Might be a bit weird but interesting scenario: I have a telegram bot and I need to authenticate users but I don't want to store any user data(at least openly).
So here's a breakdown:
- I need to prove that the user has access to the bot. So there's a "timeframe" variable, an extra piece of information which might be helpful.
- The infrastructure can not be trusted so the db can't store any user data.
- Encryption is not an option since there's no way to keep the key secure (can store it in the memory, but what to do in case of restart?).
- Hashing is hard cause telegram sends user_id and user names in the meta. But unfortunately these are well-known (ids are just sequential numbers 32bit and usernames can be changed arbitrarily). So this is prone to brute force attacks. Bcrypt might be a solution but I thought that there might be better solutions.

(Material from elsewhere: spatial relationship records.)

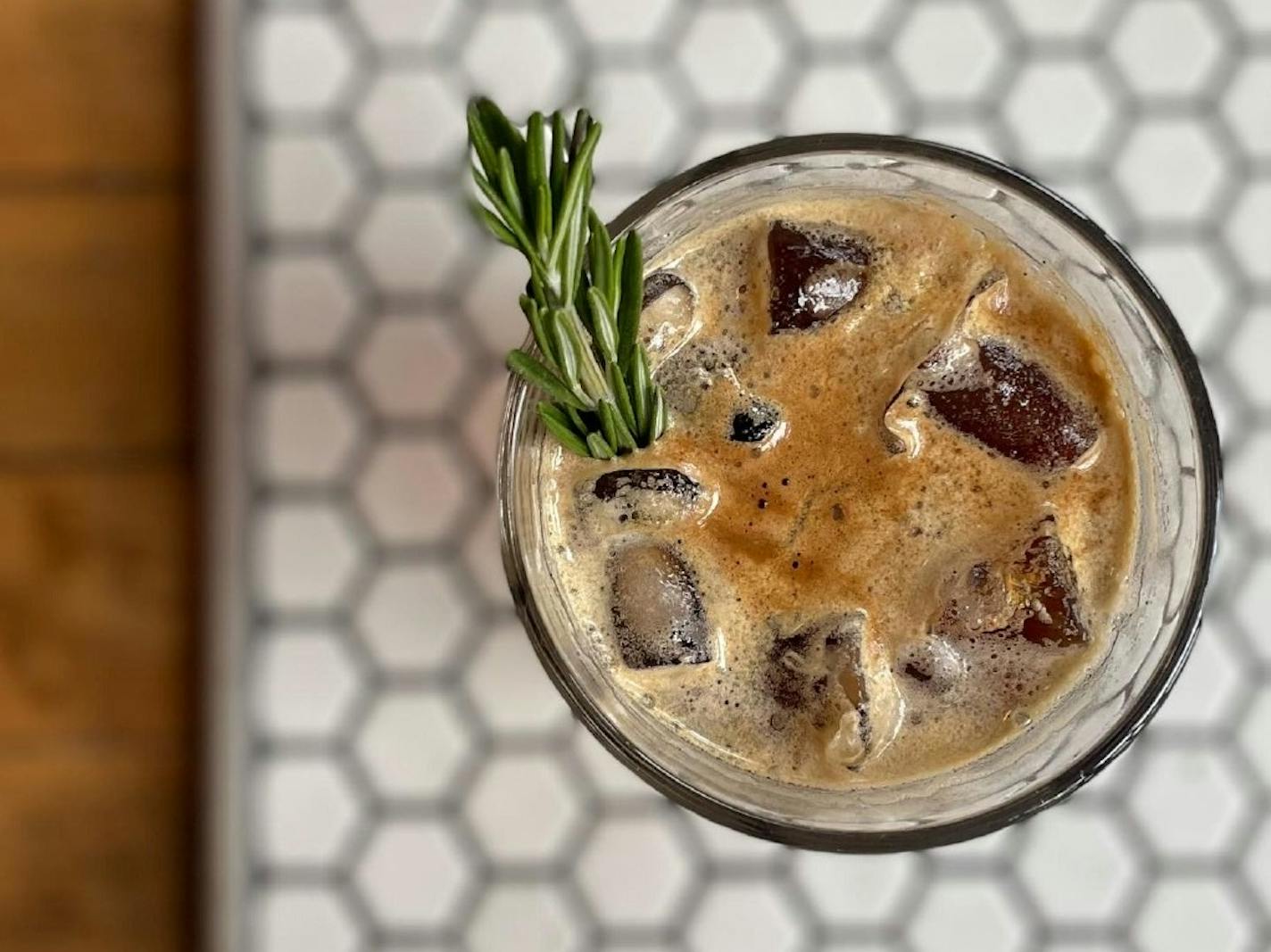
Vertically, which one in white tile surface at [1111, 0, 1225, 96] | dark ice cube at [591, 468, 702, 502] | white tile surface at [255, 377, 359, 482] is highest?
→ white tile surface at [1111, 0, 1225, 96]

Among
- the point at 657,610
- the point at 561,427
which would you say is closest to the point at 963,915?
the point at 657,610

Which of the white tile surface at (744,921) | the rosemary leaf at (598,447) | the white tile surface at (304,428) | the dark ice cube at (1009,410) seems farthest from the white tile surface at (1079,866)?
the white tile surface at (304,428)

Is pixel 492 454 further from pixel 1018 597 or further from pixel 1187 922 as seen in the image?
pixel 1187 922

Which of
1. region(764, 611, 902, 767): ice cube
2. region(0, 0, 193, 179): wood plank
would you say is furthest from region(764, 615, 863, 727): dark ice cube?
region(0, 0, 193, 179): wood plank

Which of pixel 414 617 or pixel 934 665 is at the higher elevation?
pixel 414 617

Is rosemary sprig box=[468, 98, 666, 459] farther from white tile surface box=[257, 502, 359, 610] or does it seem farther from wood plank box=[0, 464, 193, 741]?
wood plank box=[0, 464, 193, 741]

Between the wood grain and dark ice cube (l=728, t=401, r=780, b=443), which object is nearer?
dark ice cube (l=728, t=401, r=780, b=443)

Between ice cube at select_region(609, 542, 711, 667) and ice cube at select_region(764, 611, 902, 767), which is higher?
ice cube at select_region(609, 542, 711, 667)
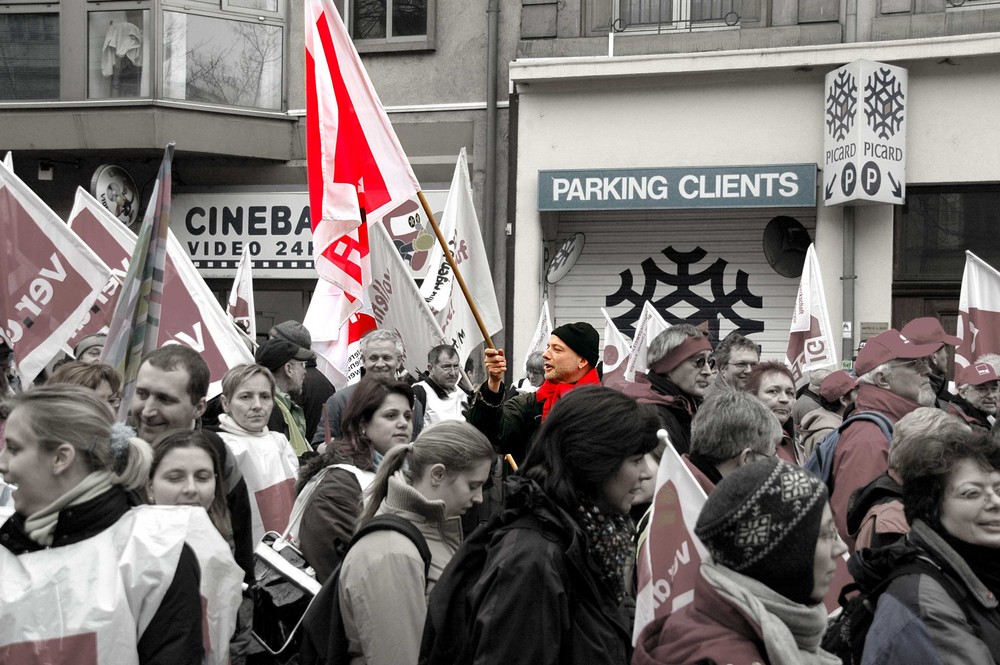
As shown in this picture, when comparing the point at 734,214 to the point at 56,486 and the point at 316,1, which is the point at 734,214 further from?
the point at 56,486

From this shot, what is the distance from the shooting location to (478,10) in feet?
49.1

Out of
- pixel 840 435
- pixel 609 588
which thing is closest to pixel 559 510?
pixel 609 588

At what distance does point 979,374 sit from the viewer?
834 cm

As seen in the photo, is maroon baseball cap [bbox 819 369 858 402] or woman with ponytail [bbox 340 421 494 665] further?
maroon baseball cap [bbox 819 369 858 402]

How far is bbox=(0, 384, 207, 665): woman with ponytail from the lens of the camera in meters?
3.06

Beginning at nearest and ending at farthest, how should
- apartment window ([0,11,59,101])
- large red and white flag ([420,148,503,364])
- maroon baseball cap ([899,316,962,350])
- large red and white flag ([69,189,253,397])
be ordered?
maroon baseball cap ([899,316,962,350]), large red and white flag ([69,189,253,397]), large red and white flag ([420,148,503,364]), apartment window ([0,11,59,101])

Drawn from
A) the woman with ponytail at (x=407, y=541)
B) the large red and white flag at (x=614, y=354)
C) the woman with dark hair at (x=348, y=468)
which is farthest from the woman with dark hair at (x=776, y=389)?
the large red and white flag at (x=614, y=354)

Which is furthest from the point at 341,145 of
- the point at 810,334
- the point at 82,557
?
the point at 82,557

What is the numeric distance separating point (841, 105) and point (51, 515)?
1141 centimetres

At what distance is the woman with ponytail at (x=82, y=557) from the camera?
3062 mm

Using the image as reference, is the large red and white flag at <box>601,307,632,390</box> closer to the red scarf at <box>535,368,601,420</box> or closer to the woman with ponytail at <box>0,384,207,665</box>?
the red scarf at <box>535,368,601,420</box>

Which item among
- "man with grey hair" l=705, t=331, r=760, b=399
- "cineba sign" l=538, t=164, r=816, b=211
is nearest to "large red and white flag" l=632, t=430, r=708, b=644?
"man with grey hair" l=705, t=331, r=760, b=399

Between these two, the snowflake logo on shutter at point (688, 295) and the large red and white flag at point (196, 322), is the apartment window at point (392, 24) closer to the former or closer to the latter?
the snowflake logo on shutter at point (688, 295)

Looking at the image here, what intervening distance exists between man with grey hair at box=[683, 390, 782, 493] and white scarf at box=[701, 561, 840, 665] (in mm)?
1530
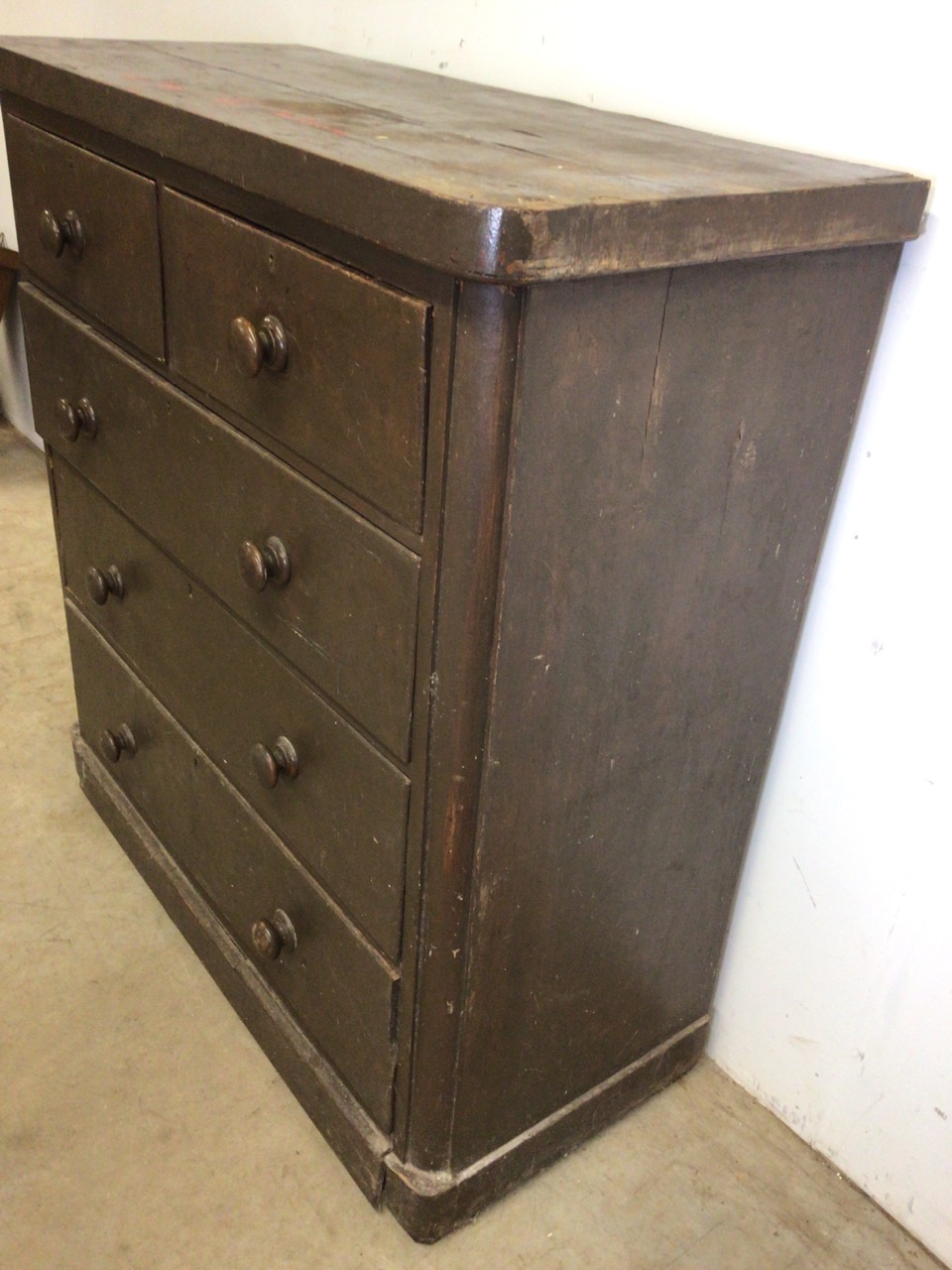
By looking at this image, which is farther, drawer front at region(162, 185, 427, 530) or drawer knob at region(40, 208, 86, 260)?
drawer knob at region(40, 208, 86, 260)

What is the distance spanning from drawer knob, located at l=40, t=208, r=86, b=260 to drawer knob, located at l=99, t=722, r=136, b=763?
71 centimetres

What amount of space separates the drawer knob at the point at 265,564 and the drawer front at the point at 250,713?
124 mm

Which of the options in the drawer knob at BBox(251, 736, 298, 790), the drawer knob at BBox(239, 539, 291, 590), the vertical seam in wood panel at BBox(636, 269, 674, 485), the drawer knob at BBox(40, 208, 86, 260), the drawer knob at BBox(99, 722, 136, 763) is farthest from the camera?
the drawer knob at BBox(99, 722, 136, 763)

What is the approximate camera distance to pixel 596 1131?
1451mm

- One option is that user can send a unique string(password). But this is not always possible in my scenario cause some of the users are IoT devices and they are hard to manipulate.
I know that the solution revolves around hashing but how can I make it really hard to brute force?
The original field is 32 bit but it gets really small when you factor in the actually taken ids (which is probably in the order of 100 million).
That sounds impossible but I have the "timeframe" field. Since the bot runs continuously is there a blockchain-like solution where it will rehash some stored data every now and then and older data will be obscured and exponentially harder to brute force?